◆ **Work request**: Use the entries below and reproduce exactly the lines from the one containing "What drives the cell/ pushes it forward?" down to the one containing "Gold Apparatus", both of them included.

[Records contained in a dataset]

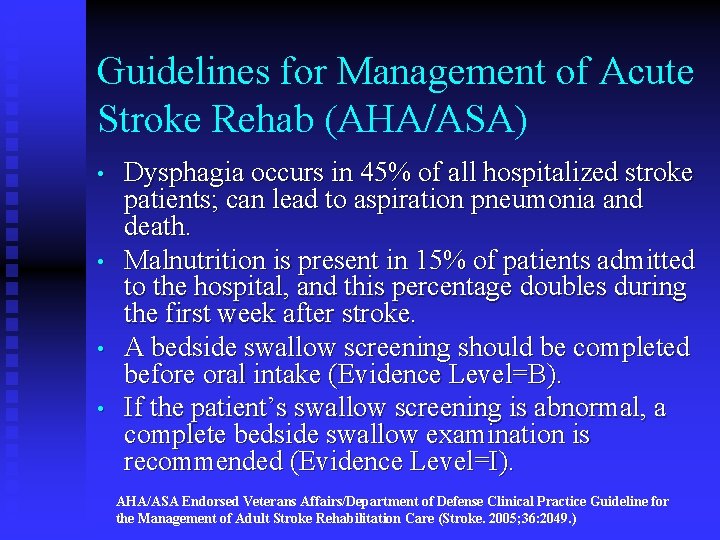 Guidelines for Management of Acute Stroke Rehab (AHA/ASA)

• Dysphagia occurs in 45% of all hospitalized stroke patients; can lead to aspiration pneumonia and death.

• Malnutrition is present in 15% of patients admitted to the hospital, and this percentage doubles during the first week after stroke.

• A bedside swallow screening should be completed before oral intake (Evidence Level=B).

• If the patient's swallow screening is abnormal, a complete bedside swallow examination is recommended (Evidence Level=I).

AHA/ASA Endorsed Veterans Affairs/Department of Defense Clinical Practice Guideline for the Management of Adult Stroke Rehabilitation Care (Stroke. 2005;36:2049.)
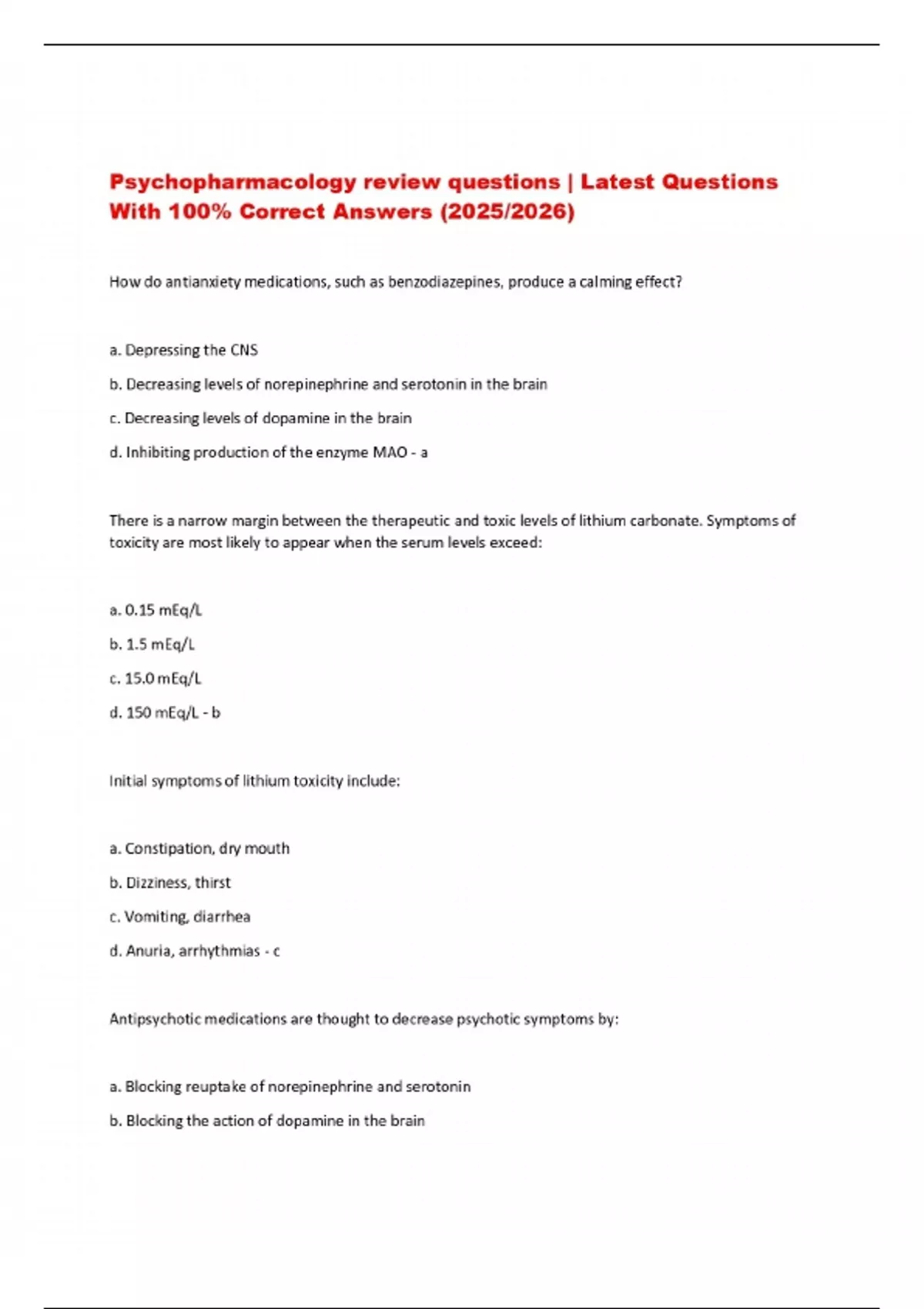 Psychopharmacology review questions | Latest Questions With 100% Correct Answers (2025/2026)

How do antianxiety medications, such as benzodiazepines, produce a calming effect?

a. Depressing the CNS

b. Decreasing levels of norepinephrine and serotonin in the brain

c. Decreasing levels of dopamine in the brain

d. Inhibiting production of the enzyme MAO - a

There is a narrow margin between the therapeutic and toxic levels of lithium carbonate. Symptoms of toxicity are most likely to appear when the serum levels exceed:

a. 0.15 mEq/L

b. 1.5 mEq/L

c. 15.0 mEq/L

d. 150 mEq/L - b

Initial symptoms of lithium toxicity include:

a. Constipation, dry mouth

b. Dizziness, thirst

c. Vomiting, diarrhea

d. Anuria, arrhythmias - c

Antipsychotic medications are thought to decrease psychotic symptoms by:

a. Blocking reuptake of norepinephrine and serotonin

b. Blocking the action of dopamine in the brain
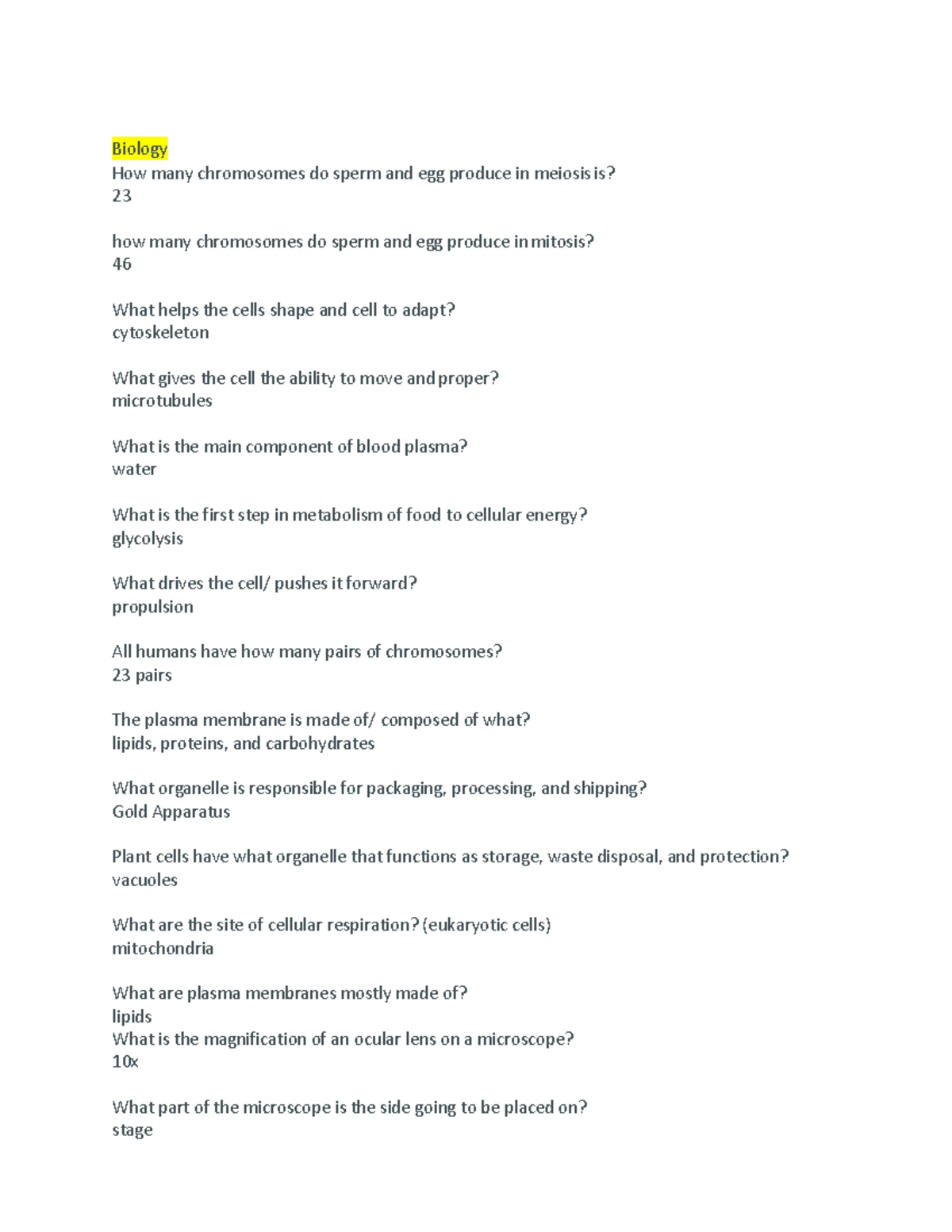 Biology
How many chromosomes do sperm and egg produce in meiosis is?
23

how many chromosomes do sperm and egg produce in mitosis?
46

What helps the cells shape and cell to adapt?
cytoskeleton

What gives the cell the ability to move and proper?
microtubules

What is the main component of blood plasma?
water

What is the first step in metabolism of food to cellular energy?
glycolysis

What drives the cell/ pushes it forward?
propulsion

All humans have how many pairs of chromosomes?
23 pairs

The plasma membrane is made of/ composed of what?
lipids, proteins, and carbohydrates

What organelle is responsible for packaging, processing, and shipping?
Gold Apparatus

Plant cells have what organelle that functions as storage, waste disposal, and protection?
vacuoles

What are the site of cellular respiration? (eukaryotic cells)
mitochondria

What are plasma membranes mostly made of?
lipids
What is the magnification of an ocular lens on a microscope?
10x

What part of the microscope is the side going to be placed on?
stage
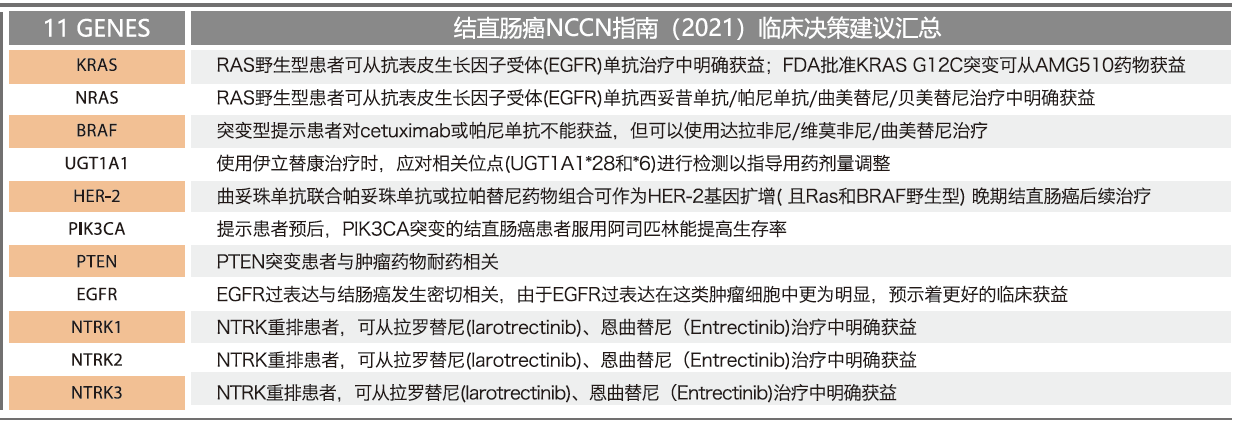 | 11 GENES | 结直肠癌NCCN指南（2021）临床决策建议汇总 |
|---|---|
| KRAS | RAS野生型患者可从抗表皮生长因子受体(EGFR)单抗治疗中明确获益；FDA批准KRAS G12C突变可从AMG510药物获益 |
| NRAS | RAS野生型患者可从抗表皮生长因子受体(EGFR)单抗西妥昔单抗/帕尼单抗/曲美替尼/贝美替尼治疗中明确获益 |
| BRAF | 突变型提示患者对cetuximab或帕尼单抗不能获益，但可以使用达拉非尼/维莫非尼/曲美替尼治疗 |
| UGT1A1 | 使用伊立替康治疗时，应对相关位点(UGT1A1*28和*6)进行检测以指导用药剂量调整 |
| HER-2 | 曲妥珠单抗联合帕妥珠单抗或拉帕替尼药物组合可作为HER-2基因扩增( 且Ras和BRAF野生型) 晚期结直肠癌后续治疗 |
| PIK3CA | 提示患者预后，PIK3CA突变的结直肠癌患者服用阿司匹林能提高生存率 |
| PTEN | PTEN突变患者与肿瘤药物耐药相关 |
| EGFR | EGFR过表达与结肠癌发生密切相关，由于EGFR过表达在这类肿瘤细胞中更为明显，预示着更好的临床获益 |
| NTRK1 | NTRK重排患者，可从拉罗替尼(larotrectinib)、恩曲替尼（Entrectinib)治疗中明确获益 |
| NTRK2 | NTRK重排患者，可从拉罗替尼(larotrectinib)、恩曲替尼（Entrectinib)治疗中明确获益 |
| NTRK3 | NTRK重排患者，可从拉罗替尼(larotrectinib)、恩曲替尼（Entrectinib)治疗中明确获益 |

◆ **Solution for this exercise**:
What drives the cell/ pushes it forward?
propulsion

All humans have how many pairs of chromosomes?
23 pairs

The plasma membrane is made of/ composed of what?
lipids, proteins, and carbohydrates

What organelle is responsible for packaging, processing, and shipping?
Gold Apparatus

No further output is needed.